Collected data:
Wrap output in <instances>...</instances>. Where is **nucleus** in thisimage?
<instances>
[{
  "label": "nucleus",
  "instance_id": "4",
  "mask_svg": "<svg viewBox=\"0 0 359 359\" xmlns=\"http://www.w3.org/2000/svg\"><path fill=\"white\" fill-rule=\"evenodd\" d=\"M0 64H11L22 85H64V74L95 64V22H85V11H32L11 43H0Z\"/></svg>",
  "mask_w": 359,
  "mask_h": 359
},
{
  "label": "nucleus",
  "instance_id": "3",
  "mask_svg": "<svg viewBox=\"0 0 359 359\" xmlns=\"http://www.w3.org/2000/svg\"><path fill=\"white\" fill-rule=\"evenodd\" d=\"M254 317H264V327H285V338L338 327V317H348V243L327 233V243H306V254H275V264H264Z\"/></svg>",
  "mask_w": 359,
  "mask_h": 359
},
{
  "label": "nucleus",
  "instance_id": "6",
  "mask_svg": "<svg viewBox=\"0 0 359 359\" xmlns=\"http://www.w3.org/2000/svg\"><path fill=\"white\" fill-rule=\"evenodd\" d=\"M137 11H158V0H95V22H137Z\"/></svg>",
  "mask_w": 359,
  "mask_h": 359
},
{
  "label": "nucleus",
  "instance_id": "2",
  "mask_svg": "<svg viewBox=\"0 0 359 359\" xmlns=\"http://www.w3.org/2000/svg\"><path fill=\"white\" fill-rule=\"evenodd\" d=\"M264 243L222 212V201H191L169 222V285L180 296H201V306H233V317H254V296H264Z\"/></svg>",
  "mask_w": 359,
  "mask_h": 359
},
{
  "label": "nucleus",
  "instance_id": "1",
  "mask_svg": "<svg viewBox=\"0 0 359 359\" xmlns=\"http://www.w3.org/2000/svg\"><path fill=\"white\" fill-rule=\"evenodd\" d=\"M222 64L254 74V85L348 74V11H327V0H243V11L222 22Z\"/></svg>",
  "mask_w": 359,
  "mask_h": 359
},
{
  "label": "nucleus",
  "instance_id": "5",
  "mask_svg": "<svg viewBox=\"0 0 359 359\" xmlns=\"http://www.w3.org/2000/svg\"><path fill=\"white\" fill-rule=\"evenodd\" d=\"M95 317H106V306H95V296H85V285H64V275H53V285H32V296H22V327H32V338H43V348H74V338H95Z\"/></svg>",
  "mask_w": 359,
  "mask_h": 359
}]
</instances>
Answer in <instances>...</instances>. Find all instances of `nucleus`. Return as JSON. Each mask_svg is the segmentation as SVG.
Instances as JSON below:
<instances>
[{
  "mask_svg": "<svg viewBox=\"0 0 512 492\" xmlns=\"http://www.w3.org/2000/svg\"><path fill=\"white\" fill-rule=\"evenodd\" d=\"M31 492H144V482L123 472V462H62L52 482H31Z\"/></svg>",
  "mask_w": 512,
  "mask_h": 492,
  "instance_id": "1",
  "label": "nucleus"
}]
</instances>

# To do
Lay out every line of the records above as a Markdown table with the columns "No." and "Line", numbering the rows in order and omitting blank lines.

# Answer in full
| No. | Line |
|---|---|
| 1 | Wrap output in <instances>...</instances>. Where is **nucleus** in thisimage? |
| 2 | <instances> |
| 3 | [{ |
| 4 |   "label": "nucleus", |
| 5 |   "instance_id": "4", |
| 6 |   "mask_svg": "<svg viewBox=\"0 0 359 359\" xmlns=\"http://www.w3.org/2000/svg\"><path fill=\"white\" fill-rule=\"evenodd\" d=\"M0 64H11L22 85H64V74L95 64V22H85V11H32L11 43H0Z\"/></svg>", |
| 7 |   "mask_w": 359, |
| 8 |   "mask_h": 359 |
| 9 | }, |
| 10 | { |
| 11 |   "label": "nucleus", |
| 12 |   "instance_id": "3", |
| 13 |   "mask_svg": "<svg viewBox=\"0 0 359 359\" xmlns=\"http://www.w3.org/2000/svg\"><path fill=\"white\" fill-rule=\"evenodd\" d=\"M254 317H264V327H285V338L338 327V317H348V243L327 233V243H306V254H275V264H264Z\"/></svg>", |
| 14 |   "mask_w": 359, |
| 15 |   "mask_h": 359 |
| 16 | }, |
| 17 | { |
| 18 |   "label": "nucleus", |
| 19 |   "instance_id": "6", |
| 20 |   "mask_svg": "<svg viewBox=\"0 0 359 359\" xmlns=\"http://www.w3.org/2000/svg\"><path fill=\"white\" fill-rule=\"evenodd\" d=\"M137 11H158V0H95V22H137Z\"/></svg>", |
| 21 |   "mask_w": 359, |
| 22 |   "mask_h": 359 |
| 23 | }, |
| 24 | { |
| 25 |   "label": "nucleus", |
| 26 |   "instance_id": "2", |
| 27 |   "mask_svg": "<svg viewBox=\"0 0 359 359\" xmlns=\"http://www.w3.org/2000/svg\"><path fill=\"white\" fill-rule=\"evenodd\" d=\"M264 243L222 212V201H191L169 222V285L180 296H201V306H233V317H254V296H264Z\"/></svg>", |
| 28 |   "mask_w": 359, |
| 29 |   "mask_h": 359 |
| 30 | }, |
| 31 | { |
| 32 |   "label": "nucleus", |
| 33 |   "instance_id": "1", |
| 34 |   "mask_svg": "<svg viewBox=\"0 0 359 359\" xmlns=\"http://www.w3.org/2000/svg\"><path fill=\"white\" fill-rule=\"evenodd\" d=\"M222 64L254 74V85L348 74V11H327V0H243V11L222 22Z\"/></svg>", |
| 35 |   "mask_w": 359, |
| 36 |   "mask_h": 359 |
| 37 | }, |
| 38 | { |
| 39 |   "label": "nucleus", |
| 40 |   "instance_id": "5", |
| 41 |   "mask_svg": "<svg viewBox=\"0 0 359 359\" xmlns=\"http://www.w3.org/2000/svg\"><path fill=\"white\" fill-rule=\"evenodd\" d=\"M95 317H106V306H95V296H85V285H64V275H53V285H32V296H22V327H32V338H43V348H74V338H95Z\"/></svg>", |
| 42 |   "mask_w": 359, |
| 43 |   "mask_h": 359 |
| 44 | }] |
| 45 | </instances> |
| 46 | Answer in <instances>...</instances>. Find all instances of `nucleus`. Return as JSON. Each mask_svg is the segmentation as SVG. |
| 47 | Instances as JSON below: |
| 48 | <instances> |
| 49 | [{ |
| 50 |   "mask_svg": "<svg viewBox=\"0 0 512 492\" xmlns=\"http://www.w3.org/2000/svg\"><path fill=\"white\" fill-rule=\"evenodd\" d=\"M31 492H144V482L123 472V462H62L52 482H31Z\"/></svg>", |
| 51 |   "mask_w": 512, |
| 52 |   "mask_h": 492, |
| 53 |   "instance_id": "1", |
| 54 |   "label": "nucleus" |
| 55 | }] |
| 56 | </instances> |